By Arshad Mohammed

NEW YORK, Sept 24 (Reuters) - The U.S. State Department said it is rethinking a decision to give $2.5 million in aid to Libya, including to foundations run by the Libyan leader's sons, after lawmakers on Thursday asked it to cancel the plan.

In a letter to U.S. Secretary of State Hillary Clinton, two U.S. lawmakers said they were unwilling to give the aid because of the warm reception Tripoli recently gave a Libyan official convicted of involvement in the 1988 Lockerbie bombing.

They also accused Libyan leader Col. Muammar Gaddafi of showing "flagrant disrespect" for the 270 victims of the bombing during his visit to New York this week to attend the U.N. General Assembly.

"The celebration that President (Gaddafi) recently held in honor of ... the only man convicted in the bombing of Pan Am Flight 103, showed just how little remorse (he) has for the terrorist attacks that killed 270 civilians," Rep. Nita Lowey and Rep. Kay Granger wrote in a letter obtained by Reuters.

Lowey, a New York Democrat, chairs the influential House of Representatives appropriations subcommittee that oversees funding for the State Department and U.S. foreign assistance. Granger, of Texas, is the subcommittee's top Republican.

While the State Department could reject their request, as a practical matter it is unlikely to do so because of the power that the appropriations committee has over its budget.

State Department spokesman P.J. Crowley said the department was rethinking the funding, which two sources said had included $200,000 each for two foundations run by Gaddafi's sons.

One source said one foundation promoted civil society and the other women's empowerment.

"The decision to appropriate the money was made some time ago but, in light of recent events, we will be taking another look at these decisions," Crowley said.

The "recent events" was a reference to the celebratory reception Abdel Basset al-Megrahi received on his return to Libya last month after being freed by Scottish authorities on compassionate grounds because of his terminal cancer.


Gaddafi's U.S. visit has upset some family members of the Lockerbie victims who resented his unsuccessful efforts to get permission to pitch a Bedouin tent he likes to stay in in Central Park and in two other sites near New York City.

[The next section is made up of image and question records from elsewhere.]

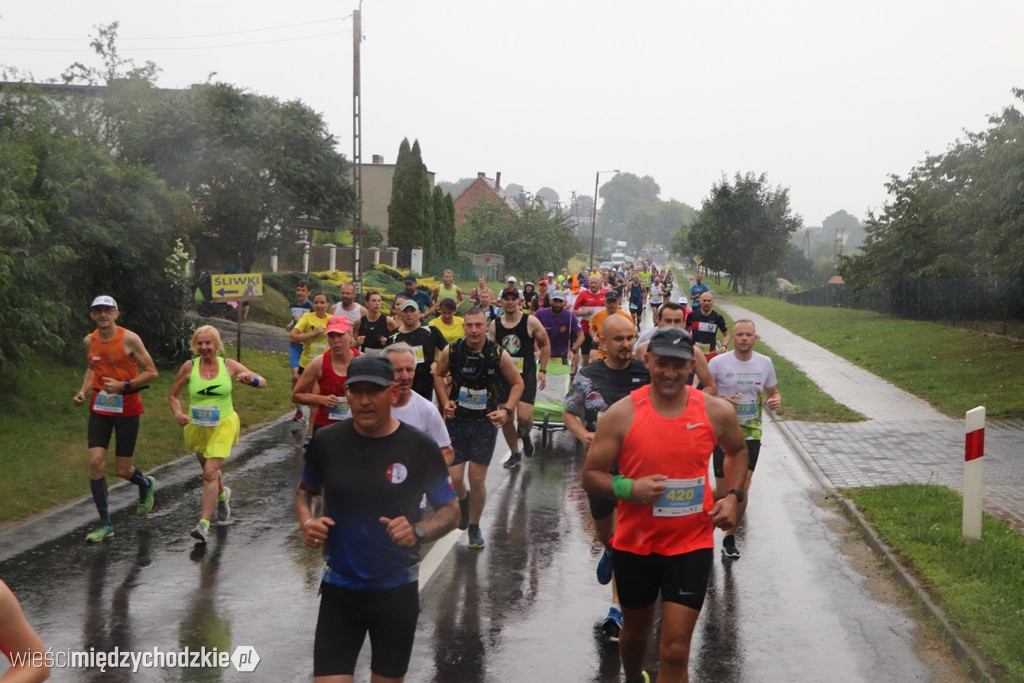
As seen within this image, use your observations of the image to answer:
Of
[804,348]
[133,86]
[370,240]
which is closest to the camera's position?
[133,86]

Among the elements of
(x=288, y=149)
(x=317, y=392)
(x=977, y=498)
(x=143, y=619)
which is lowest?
(x=143, y=619)

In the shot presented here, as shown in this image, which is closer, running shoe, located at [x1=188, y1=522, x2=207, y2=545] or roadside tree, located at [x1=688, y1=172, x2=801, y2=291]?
running shoe, located at [x1=188, y1=522, x2=207, y2=545]

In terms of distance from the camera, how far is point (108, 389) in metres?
8.76

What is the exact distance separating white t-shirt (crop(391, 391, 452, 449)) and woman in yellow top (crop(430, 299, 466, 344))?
4.37m

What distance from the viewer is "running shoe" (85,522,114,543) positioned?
859cm

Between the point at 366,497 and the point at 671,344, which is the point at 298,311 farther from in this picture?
the point at 366,497

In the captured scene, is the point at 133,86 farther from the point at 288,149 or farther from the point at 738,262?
the point at 738,262

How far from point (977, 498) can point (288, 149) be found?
98.4 ft

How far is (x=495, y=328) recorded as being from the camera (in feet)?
37.2

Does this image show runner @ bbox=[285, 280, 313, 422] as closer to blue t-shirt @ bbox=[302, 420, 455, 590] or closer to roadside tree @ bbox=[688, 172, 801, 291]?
blue t-shirt @ bbox=[302, 420, 455, 590]

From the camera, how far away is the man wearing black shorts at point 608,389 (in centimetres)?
660

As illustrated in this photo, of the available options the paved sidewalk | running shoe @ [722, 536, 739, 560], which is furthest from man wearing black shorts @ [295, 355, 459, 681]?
Result: the paved sidewalk

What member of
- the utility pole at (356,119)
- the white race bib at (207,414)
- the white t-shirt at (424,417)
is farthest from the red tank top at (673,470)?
the utility pole at (356,119)

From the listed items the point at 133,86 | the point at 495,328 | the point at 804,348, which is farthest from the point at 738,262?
the point at 495,328
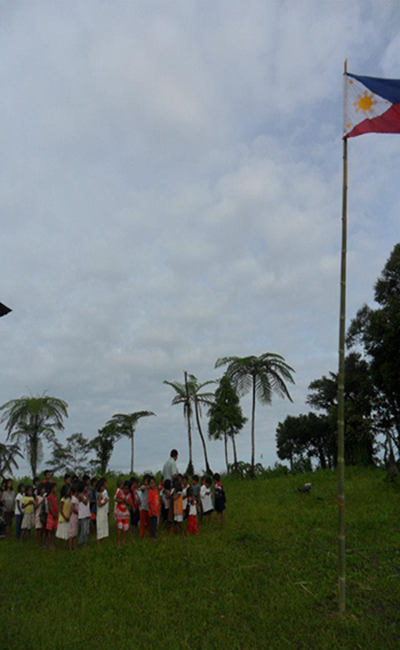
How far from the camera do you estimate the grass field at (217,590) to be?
8047 millimetres

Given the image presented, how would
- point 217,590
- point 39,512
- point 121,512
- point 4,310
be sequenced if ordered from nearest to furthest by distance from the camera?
point 217,590 → point 4,310 → point 121,512 → point 39,512

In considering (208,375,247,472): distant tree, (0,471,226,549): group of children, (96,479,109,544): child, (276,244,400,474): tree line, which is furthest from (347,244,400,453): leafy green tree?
(96,479,109,544): child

On Wednesday, Gaddafi delivered a rambling 94-minute speech to the U.N. General Assembly that touched on everything from the assassination of John F. Kennedy to swine flu and denounced the powers of the U.N. Security Council, which he said should be called the "Terror Council."

Despite Gaddafi's unpredictability, the United States in late 2003 began a process of rapprochement with Libya after decades of estrangement because of Tripoli's decision to abandon the pursuit of weapons of mass destruction.

In an interview with the Wall Street Journal newspaper, Gaddafi appeared to strike a conciliatory tone, saying he could "comprehend" the anger directed at him by Americans who lost relatives in the Lockerbie bombing.

Gaddafi also said he hoped to build a new era of relations with U.S. President Barack Obama and wanted to put his nation's long conflict with the United States in the past.

"As a case, the Lockerbie question: I would say it's come to an end, legally, politically, financially, it is all over," the newspaper quoted Gaddafi as saying. "I would say, thank Allah, that this problem has been solved to the satisfaction of all parties. We all feel the pain for such a tragedy."

He also made clear his desire for his country to benefit from Western technology.

"Libya does need the technology of the advanced world," Gaddafi said. "And if Libya wishes to develop itself, it must cooperate with the developed world."